Recently I listened to a very interesting interview on Voices of VR, Muse Headband’s Real-Time Biofeedback for Immersive Meditation. I’m strongly considering getting this at some point, as I think it might help revitalize and extend my meditation practice – also I love neurofeedback, but haven’t had a chance to experience it for quite a while. Has anyone here been able to try this device? If so I’d love to hear about your experience with it.
From the VoVR interview description:
Muse is an immersive meditation device that provides real-time feedback on your mental activity, heart rate, breathing, and body movements. They’ve optimized the device for ease of use, and to assist in making the invisible and intangible process of meditation more transparent and tangible.

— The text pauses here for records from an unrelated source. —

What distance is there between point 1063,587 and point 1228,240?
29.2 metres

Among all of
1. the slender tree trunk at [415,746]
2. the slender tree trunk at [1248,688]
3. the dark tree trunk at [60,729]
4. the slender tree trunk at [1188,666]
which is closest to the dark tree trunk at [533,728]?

I talked with Interaxon co-founder Ariel Garten about her journey in creating the Muse headband, the changing perspectives on meditation over the past 17 years, what types of things that the Muse headband can detect, how researchers have been using Muse as a research tool, the ethical issues around biometric data, how VR experiences have been using Muse as a form of real-time biofeedback, and how they’re going to be releasing a special version of Muse later in 2019 that will work more directly with VR HMDs. [LINK]
Arthur, I don’t have the device - at least not yet. However, should you be a programmer, you might want to take note that they pulled back on public support for their APIs recently. You can still get the APIs, though, if you disable automatic redirection in your web browser at https://sites.google.com/a/interaxon.ca/muse-developer-site/muselab/tutorial .
(Instead I’ve been toying with the Neurosky Mindwave Mobile 2 on a Raspberry Pi via Bluetooth, coding in Python. Publicly available APIs and other code, e.g. https://github.com/robintibor/python-mindwave-mobile, is available. It only has one electrode, though. Muse has four.)
I’m not a programmer, but thanks for the info.
Yo, did you ever end up getting the headband? Also there are a lot of positive feedback loops for developing concentration with regard to jhana and the fire Kasina practice so that might be a cheaper alternative
No, unlikely I will be able to budget for a Muse 2 in the near to intermediate future.
I’m also very interested in this stuff, which works with the whole neurophenomenology principle, but have little experience with it. Holds lots of promise, IMO.
The new Muse S sounds even more promising – it’s designed to feel more comfortable and be worn while falling asleep – and has a protocol designed to help you get to sleep. I’m really hoping at some point they add functionality to measure your sleep stages overnight. It seems like this would be quite possible since the battery on the Muse S lasts for 10 hours.